Leland, Charles Godfrey (1824-1903)
Leland, Charles Godfrey (1824-1903)
Versatile American writer and folklorist who researched traditional witchcraft lore. He was born in Philadelphia, Pennsylvania, on August 15, 1824. He graduated from Princeton University and also studied at Heidelberg and Munich, after which he lived in Europe for a number of years. Leland became well known for his humorous dialect verse The Breitmann Ballads (1871) and for his research in gypsy lore and language. He first discovered and elucidated Shelta Thari, the secret language of the tinkers.
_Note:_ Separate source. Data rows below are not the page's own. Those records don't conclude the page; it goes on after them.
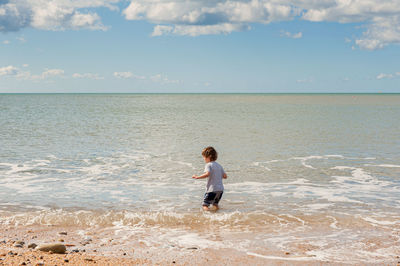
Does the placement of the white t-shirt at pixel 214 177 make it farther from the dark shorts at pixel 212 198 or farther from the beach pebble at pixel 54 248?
the beach pebble at pixel 54 248

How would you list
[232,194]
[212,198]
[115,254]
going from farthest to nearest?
[232,194]
[212,198]
[115,254]

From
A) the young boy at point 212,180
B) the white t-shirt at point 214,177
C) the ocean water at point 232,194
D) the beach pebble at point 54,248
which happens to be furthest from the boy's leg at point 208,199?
the beach pebble at point 54,248

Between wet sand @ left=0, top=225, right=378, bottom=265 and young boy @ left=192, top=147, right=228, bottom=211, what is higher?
young boy @ left=192, top=147, right=228, bottom=211

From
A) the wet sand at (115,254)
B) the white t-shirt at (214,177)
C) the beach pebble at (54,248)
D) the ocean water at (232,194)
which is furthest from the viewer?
the white t-shirt at (214,177)

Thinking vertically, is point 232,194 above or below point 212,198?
below

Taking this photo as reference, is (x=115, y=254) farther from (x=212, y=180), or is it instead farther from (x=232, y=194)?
(x=232, y=194)

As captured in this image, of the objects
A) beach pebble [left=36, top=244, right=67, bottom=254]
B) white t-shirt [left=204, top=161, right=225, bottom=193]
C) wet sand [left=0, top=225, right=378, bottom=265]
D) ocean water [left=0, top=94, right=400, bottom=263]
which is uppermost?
white t-shirt [left=204, top=161, right=225, bottom=193]

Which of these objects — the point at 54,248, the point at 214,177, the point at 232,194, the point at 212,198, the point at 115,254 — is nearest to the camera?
the point at 54,248

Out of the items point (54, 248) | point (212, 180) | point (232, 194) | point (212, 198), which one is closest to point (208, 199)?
point (212, 198)

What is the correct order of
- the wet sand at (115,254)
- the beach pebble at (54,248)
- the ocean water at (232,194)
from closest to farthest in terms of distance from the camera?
the wet sand at (115,254) → the beach pebble at (54,248) → the ocean water at (232,194)

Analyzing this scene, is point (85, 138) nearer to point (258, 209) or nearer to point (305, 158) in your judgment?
point (305, 158)

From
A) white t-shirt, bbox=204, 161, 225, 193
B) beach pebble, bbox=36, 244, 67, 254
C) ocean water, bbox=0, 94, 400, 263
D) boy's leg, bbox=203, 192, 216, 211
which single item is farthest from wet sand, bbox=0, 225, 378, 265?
white t-shirt, bbox=204, 161, 225, 193

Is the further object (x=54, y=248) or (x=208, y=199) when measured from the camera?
(x=208, y=199)

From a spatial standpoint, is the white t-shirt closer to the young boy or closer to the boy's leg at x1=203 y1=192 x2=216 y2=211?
the young boy
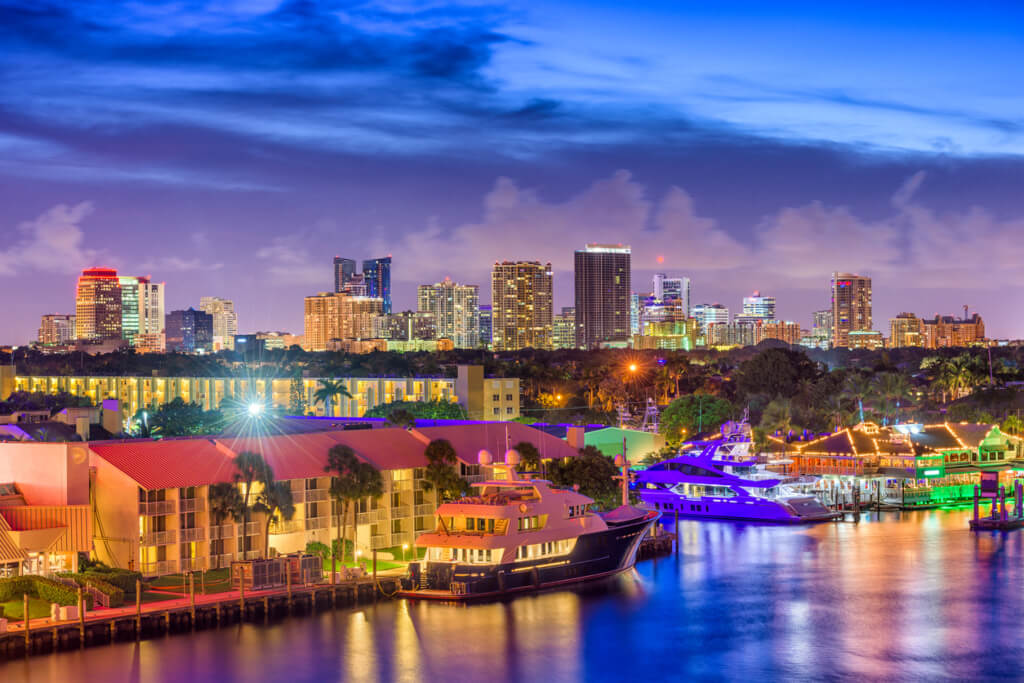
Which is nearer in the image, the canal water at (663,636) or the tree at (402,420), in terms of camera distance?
the canal water at (663,636)

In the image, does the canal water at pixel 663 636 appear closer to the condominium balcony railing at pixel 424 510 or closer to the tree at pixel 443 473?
the tree at pixel 443 473

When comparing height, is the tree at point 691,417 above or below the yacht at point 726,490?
above

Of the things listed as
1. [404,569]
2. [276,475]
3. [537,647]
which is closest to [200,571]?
[276,475]

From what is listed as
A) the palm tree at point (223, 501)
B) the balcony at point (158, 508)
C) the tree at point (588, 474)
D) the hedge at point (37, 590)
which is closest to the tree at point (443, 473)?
the tree at point (588, 474)

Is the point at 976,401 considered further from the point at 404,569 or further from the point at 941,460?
the point at 404,569

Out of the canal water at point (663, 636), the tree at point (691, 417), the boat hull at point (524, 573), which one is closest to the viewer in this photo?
the canal water at point (663, 636)

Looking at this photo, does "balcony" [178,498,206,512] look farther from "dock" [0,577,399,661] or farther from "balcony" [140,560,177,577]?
"dock" [0,577,399,661]

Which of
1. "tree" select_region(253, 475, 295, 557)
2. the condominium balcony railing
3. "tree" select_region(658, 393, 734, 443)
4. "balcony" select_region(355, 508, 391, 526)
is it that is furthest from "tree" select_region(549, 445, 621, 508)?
"tree" select_region(658, 393, 734, 443)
From 1886 onward, Leland was friendly with Maddalena, a Florentine fortune-teller and hereditary witch from Tuscany. She communicated to him the traditional witchcraft lore, which he published in Aradia; or, The Gospel of the Witches (1899; Weiser, 1974). The book played a prominent part as a source book in the modern revival of Wicca, or witchcraft, since the 1960s. Leland, a genial giant of a man, seemed fascinated by anything occult or mysterious. He died in Florence, Italy, March 20, 1903.
Sources:
Leland, Charles Godfrey. The Alternate Sex; or, The Female Intellect in Man, and the Masculine in Woman. London: P. Wellby, 1904.
——. Aradia; or, The Gospel of the Witches. 1899. Reprint, New York: Samuel Weiser, 1974.
——. A Dictionary of Slang, Jargon, and Cant. London: Ballantyne Press, 1889. Reprint, Detroit: Gale Research, 1967.
——. The English Gipsies and their Language. New York: Hurd and Houghton, 1872. Reprint, Detroit: Gale Research, 1968.
——. The Gypsies. Boston: Houghton, Mifflin, 1882.
Leland, Charles Godfrey, and Albert Barrére. Gypsy Sorcery and Fortune-Telling. London: T. Fisher Unwin, 1891. Reprint, New Hyde Park, N.Y.: University Books, 1963. Reprint, New York: Dover Publications, 1971.
——. Memoirs. 1893. Reprint, Detroit: Gale Research, 1968.
——. The Mystic Will. New York: Hero Publishers, 1972. Pennell, Elizabeth. Charles Godfrey Leland. Boston: Houghton, Mifflin, 1906.